Mehr Züge - wenn die Kommunen zahlen

Foto: Wiebke Brütt

Schwarzenbek. Möglicherweise gibt es Hoffnung für die Pendler, die sich in den Hauptverkehrszeiten in den überfüllten Regional-Express-Zügen auf der Strecke Büchen-Schwarzenbek-Hamburg zusammendrängen müssen - sofern sie überhaupt Platz finden.

Verkehrsminister Dr. Werner Marnette hat der FDP-Bundestagsabgeordneten Dr. Christel Happach-Kasan geantwortet, die "die völlig unbefriedigende Verkehrssituation auf der Bahnstrecke" kritisiert hatte.
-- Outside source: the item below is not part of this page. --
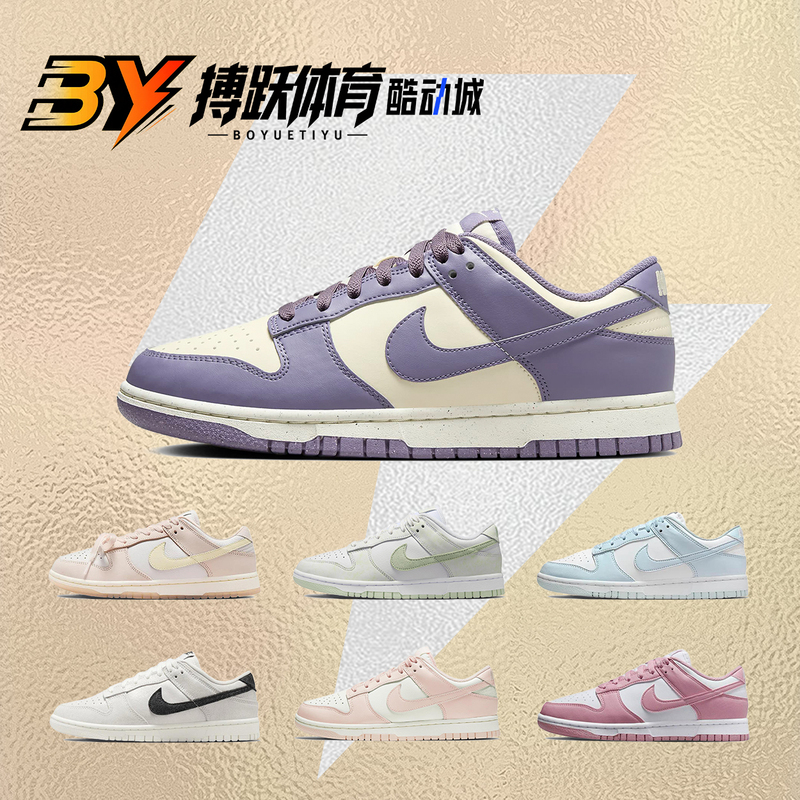 Nike Dunk Purple and White Casual Trendy Women's Low-Top Sneakers Fz4349 Fj4641 If3944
Zurzeit verhandelt das Land laut Marnette mit dem Kreis, der Freien und Hansestadt Hamburg sowie der DB Regio über die Entlastung der überfüllten Regionalexpress-Züge auf der stark frequentierten Bahnstrecke. " Ziel ist es, nach Ende der Baumaßnahmen auf der Strecke Hamburg-Berlin ab Sommer 2009 zusätzliche Züge einzurichten. Hamburg ist nach dem Territorialprinzip an den Kosten zu beteiligen", so Marnette. Die Kommunen im Kreis hätten eine Mitfinanzierung in Aussicht gestellt.

Happach-Kasan dazu: "Ich hoffe natürlich auf ein positives Resultat der Verhandlungen. Wir werden das sehr genau beobachten. Grundsätzlich halte ich es für mindestens bedenklich, wenn Gemeinden und Kreise zur Mitfinanzierung von Schienenverkehrsleistungen herangezogen werden sollen." Es handele sich nicht um Luxuswünsche, sondern um einen zentralen Teil der Infrastruktur, ohne den der ländliche Raum abgekoppelt werde.
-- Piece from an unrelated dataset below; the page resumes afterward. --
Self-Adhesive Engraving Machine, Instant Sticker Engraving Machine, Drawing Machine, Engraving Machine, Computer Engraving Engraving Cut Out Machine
"Zudem wird ein erheblicher Teil der Verkehrsströme durch das Land selbst erzeugt. Beispielsweise durch das neue Schulgesetz mit den zusätzlichen Nachmittagsangeboten. Die Not der Gemeinden, Menschen zur Arbeit oder zur Schule zu befördern, darf nicht missbraucht werden, um den Landeshaushalt zu entlasten", betont die Liberale.